James, I used the D90 for the video and my old d50 for the other camera. I had a hard time trying to explain how I did a light painting and since the stuff from last night was still sititng there... A star was born! (-:}

Hope it inspires someone to try it. It's awfully cheap and addicting.


----------



## sandybottom (Jun 1, 2005)

So that's what light painting is. Very interesting project. I never heard of that before til now. Can you do a video about water drops?


----------



## Arlon (Feb 8, 2005)

Sandy, half the pictures I post are "light painted". If they are on a dark background, they where light painted. I even posted a pic of my truck, light painted.. 

flashlights are cheaper than camera strobes and easier to get the light where I want it. 
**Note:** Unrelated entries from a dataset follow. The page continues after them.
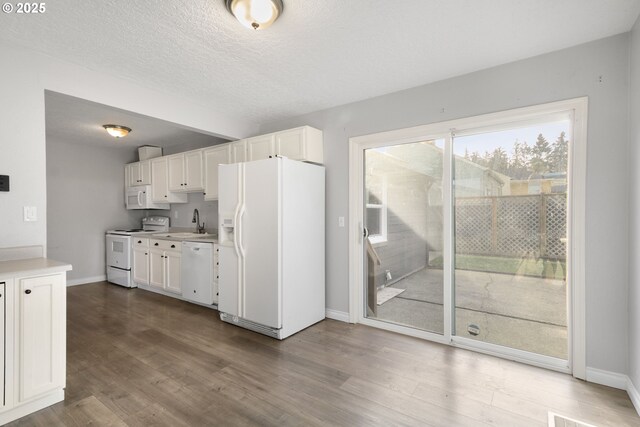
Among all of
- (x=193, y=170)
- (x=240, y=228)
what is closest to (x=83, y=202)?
(x=193, y=170)

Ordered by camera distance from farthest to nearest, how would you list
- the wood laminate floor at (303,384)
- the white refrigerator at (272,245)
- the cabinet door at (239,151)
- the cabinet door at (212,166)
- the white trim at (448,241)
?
the cabinet door at (212,166) → the cabinet door at (239,151) → the white refrigerator at (272,245) → the white trim at (448,241) → the wood laminate floor at (303,384)

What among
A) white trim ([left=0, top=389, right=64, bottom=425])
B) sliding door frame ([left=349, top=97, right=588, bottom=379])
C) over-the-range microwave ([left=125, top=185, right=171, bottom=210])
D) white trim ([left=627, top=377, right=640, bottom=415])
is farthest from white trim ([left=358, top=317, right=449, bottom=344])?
over-the-range microwave ([left=125, top=185, right=171, bottom=210])

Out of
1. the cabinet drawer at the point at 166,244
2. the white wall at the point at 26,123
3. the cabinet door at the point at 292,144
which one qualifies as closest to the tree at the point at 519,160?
the cabinet door at the point at 292,144

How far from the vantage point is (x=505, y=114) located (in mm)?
2582

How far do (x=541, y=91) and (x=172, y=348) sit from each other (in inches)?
155

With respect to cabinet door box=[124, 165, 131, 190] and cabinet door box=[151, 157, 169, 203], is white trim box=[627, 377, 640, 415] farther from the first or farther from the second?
cabinet door box=[124, 165, 131, 190]

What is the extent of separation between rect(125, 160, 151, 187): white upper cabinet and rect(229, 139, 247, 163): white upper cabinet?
88.7 inches

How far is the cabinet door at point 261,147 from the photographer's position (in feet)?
12.3

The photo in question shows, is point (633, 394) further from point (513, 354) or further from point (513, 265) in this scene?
point (513, 265)

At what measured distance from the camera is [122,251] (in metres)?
5.20

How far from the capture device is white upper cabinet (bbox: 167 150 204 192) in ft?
15.3

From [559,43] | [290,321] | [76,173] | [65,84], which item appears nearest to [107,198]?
[76,173]

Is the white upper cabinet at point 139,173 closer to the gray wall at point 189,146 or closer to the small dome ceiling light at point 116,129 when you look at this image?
the gray wall at point 189,146

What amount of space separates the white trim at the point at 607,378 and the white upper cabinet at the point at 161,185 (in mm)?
5565
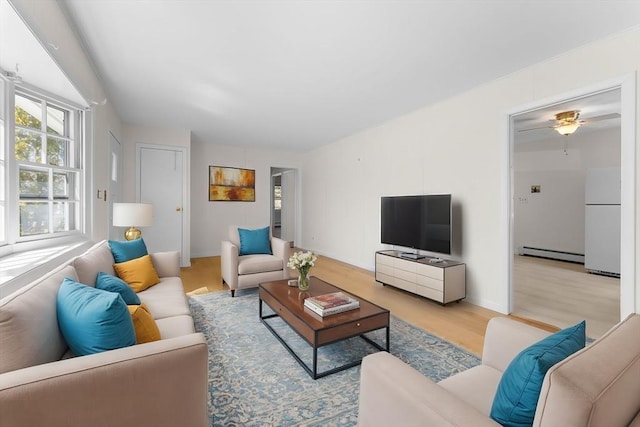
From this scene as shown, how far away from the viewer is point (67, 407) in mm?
941

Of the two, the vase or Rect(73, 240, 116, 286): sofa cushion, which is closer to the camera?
Rect(73, 240, 116, 286): sofa cushion

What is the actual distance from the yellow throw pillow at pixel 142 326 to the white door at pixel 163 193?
434cm

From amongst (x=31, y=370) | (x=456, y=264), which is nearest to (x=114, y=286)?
(x=31, y=370)

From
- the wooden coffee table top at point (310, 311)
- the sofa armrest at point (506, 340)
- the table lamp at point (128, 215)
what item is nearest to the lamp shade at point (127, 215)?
the table lamp at point (128, 215)

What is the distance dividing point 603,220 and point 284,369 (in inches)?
242

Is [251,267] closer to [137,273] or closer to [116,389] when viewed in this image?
[137,273]

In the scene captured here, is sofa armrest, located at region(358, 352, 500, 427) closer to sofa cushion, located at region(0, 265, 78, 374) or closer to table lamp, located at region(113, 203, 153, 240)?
sofa cushion, located at region(0, 265, 78, 374)

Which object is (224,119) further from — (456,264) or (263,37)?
(456,264)

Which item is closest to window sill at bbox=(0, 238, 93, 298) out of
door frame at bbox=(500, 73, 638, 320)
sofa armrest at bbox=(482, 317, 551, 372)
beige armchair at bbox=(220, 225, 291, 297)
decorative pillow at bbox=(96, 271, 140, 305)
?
decorative pillow at bbox=(96, 271, 140, 305)

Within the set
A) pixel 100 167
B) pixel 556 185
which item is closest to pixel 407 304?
pixel 100 167

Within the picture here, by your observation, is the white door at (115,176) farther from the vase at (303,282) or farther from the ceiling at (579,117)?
the ceiling at (579,117)

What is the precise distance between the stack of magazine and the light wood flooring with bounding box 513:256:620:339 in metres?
2.12

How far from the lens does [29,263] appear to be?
1.66m

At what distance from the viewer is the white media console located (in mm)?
3297
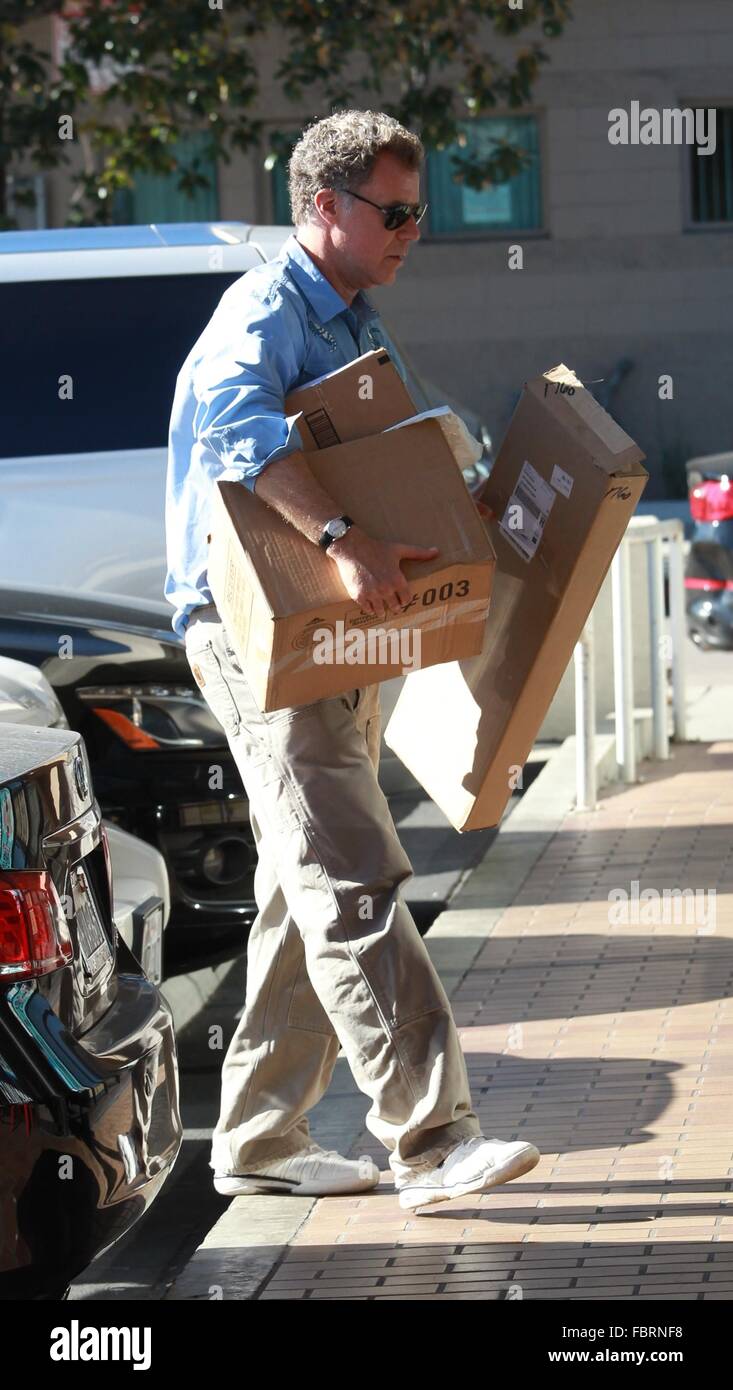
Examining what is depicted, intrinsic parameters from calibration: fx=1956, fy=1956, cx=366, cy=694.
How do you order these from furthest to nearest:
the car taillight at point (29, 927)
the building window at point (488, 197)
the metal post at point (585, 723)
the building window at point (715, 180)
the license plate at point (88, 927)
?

Water drops would be an easy video too.. Strobes required there of course


----------



## TooShallow (May 21, 2004)

Bummer, the video is filtered out on my end.


----------



## madf1man (Jan 28, 2005)

Cool, thanks for taking the time


----------



## stargazer (May 24, 2004)

Outstanding tutorial Arlon.....I have not tried this process yet, but with winter upon us. Its going to be on the list of things to do.
Thanks!!
Hey this would make a great sticky for us amatures......and I hope to see more vids of your tricks.


----------



## Ibeafireman (Jul 24, 2006)

2Cool Arlon. I have never even thought of that before.


----------



## RustyBrown (May 29, 2004)

Arlon,

I was blocked at work as well, but I brought home some subjects tonight. Thanks for taking the time to do this.


----------



## Gary (May 21, 2004)

Thanks for the Video Arlon. I was just reading about light painting when you came out with the flower shot and that shot just blew me away! Those are the kind of shots I want to try the most. 

I'm off to shoot!


----------



## Arlon (Feb 8, 2005)

No better way to spend a yucky day when you get stuck in the house. Go and light paint something!


----------